Modernizm, liberal veya sosyalist perspektifle yaşanılan dünyanın yorumlanmasını istedi hatta izin verdi. Milliyetçilik ise modern dünyanın dayattığı üçüncü bir siyasal-sosyal perspektif olarak daha eklektik bir konumlanışa sahiptir. Müslümanlar olarak bizler bu şartlarda 150-200 yıldır tabiri caize onların gözleriyle dünyaya bakıyoruz. Bu basit bir problem değildir. İnsanlığın umudu olması gereken Müslümanların, niçin sinik ve müdahaneci bir tavır alış gösterdiğini ortaya koyan sebeplerin başında bu problem gelmektedir. Yeryüzünün her tarafından sorumlu olmak gibi bir göreve sahip olan Müslümanların bugün yaşanan durumda içlerine kapandıklarını ve onlardan beklenilen dikkati, rikkati göstermediklerine şahit oluyoruz. Silkinip canlanmak ve tekrardan üzerimize farz kılınan sorumluluklarımızı hatırlamak zorundayız.
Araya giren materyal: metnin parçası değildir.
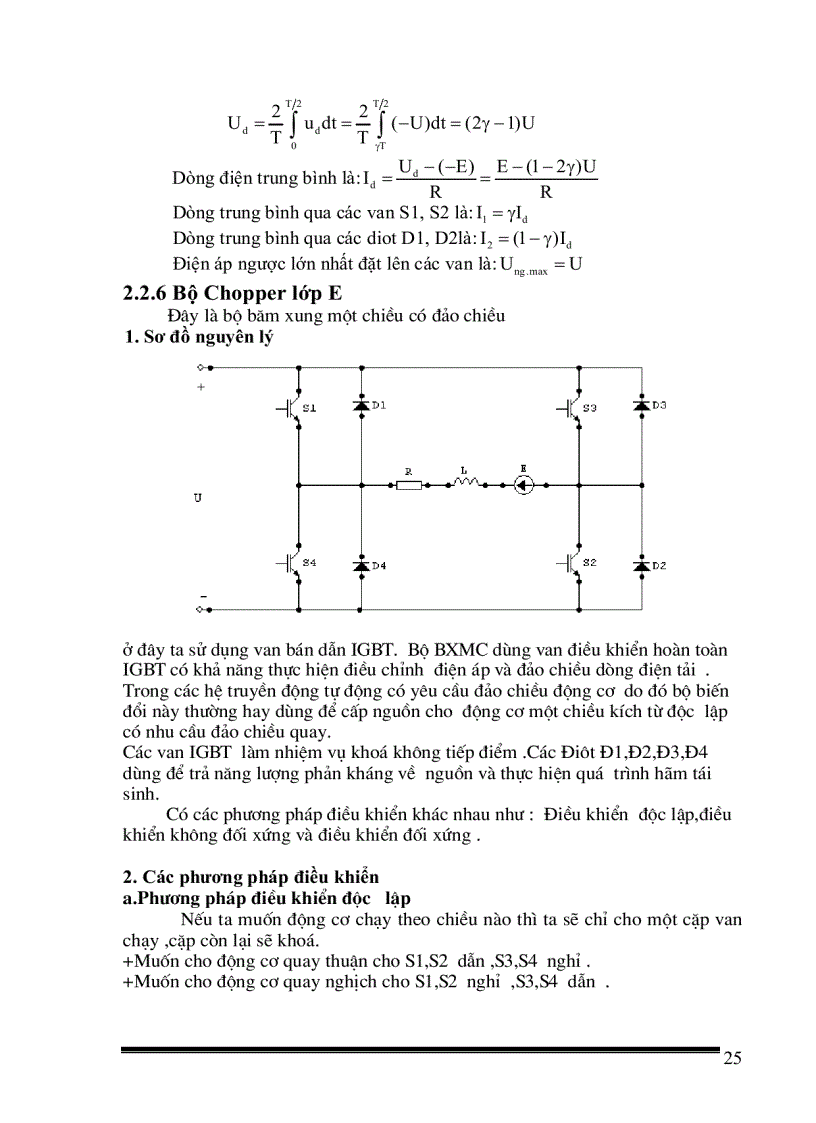 image for page Thiết kế bộ băm xung một chiều có đảo chiều theo nguyên tắc đối xứng để điều chỉnh tốc độ động cơ một chiều kích từ nam châm vĩnh cửu với số liệu cho trước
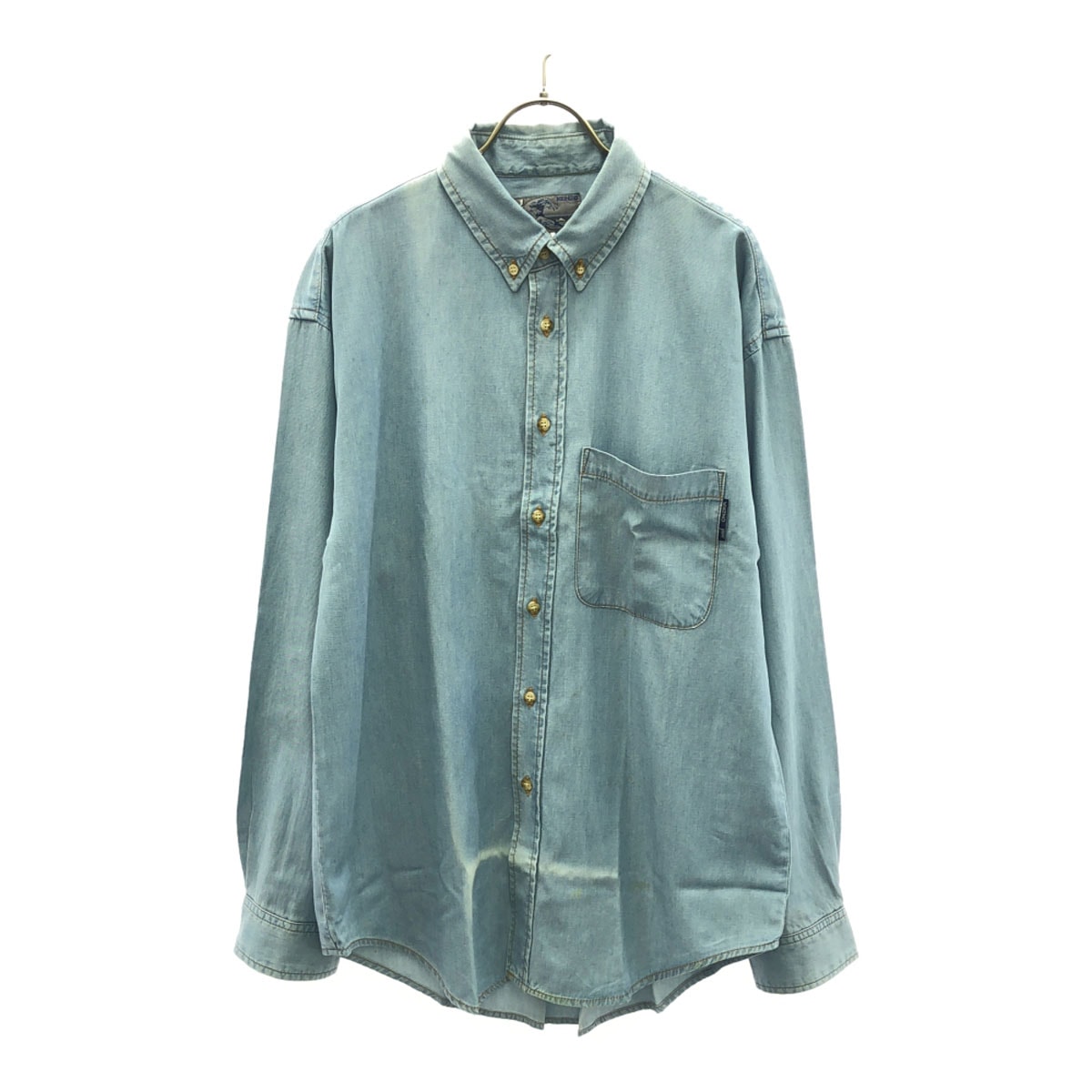 KENZO JEANS ケンゾージーンズ 90s 日本製 オールド 長袖 ボタンダウンシャツ S ブルー系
Sadece İslam İnsanları Karanlıklardan Aydınlığa Ulaştırabilir!

Din insanı karanlıktan aydınlığa çıkarır. Bu anlamıyla Müslüman; kendisiyle ve çevresiyle uyum, selamet içinde olandır. Çünkü o varlık âlemiyle kavgalı olamaz. Varlık âleminin bir parçası olduğunun bilincindedir. Dünya hayatının geçici olduğunu da bilir. Ancak bugün Müslümanlar bu mutmainlik halinden uzaktırlar. Bunun sebebi ise zaaflı yaklaşımlarımız ve kendi bilincimizden yoksun olmamızdır.” Müslüman dünyanın yaşanan büyük kopuş karşısında tavır geliştirmek adına ortaya bazı örneklikler koyduğuna değinen Üzer, bunların önemsiz sayılamayacağını ancak problemleri aşabilmek adına özeleştirinin şart olduğunu belirtti.

Dünyanın var olan problemlerini aşmak adına İslam’ın ortaya yeterli imkânı koyduğunu, bu durumun farkına vararak modernizmin belirleyiciliğinden kurtulmamız gerektiğini aktaran Musa Üzer, bir takım polemik ve sığ tartışmaların Müslümanların ufkunu daralttığını bunun ise asıl odaklanmamız gereken hususlardan bizleri uzaklaştırdığını vurguladı. “ Siyasal-sosyal gelişmelerin ele alınış biçiminin bizim Müslümanlık, kulluk bilincimizle, şahitlik görevimizle uyumlu bir içerik taşıması gerektiğini vurgulayarak sözlerini tamamladı. Ardından soru-cevap kısmına geçilerek program sonlandırıldı.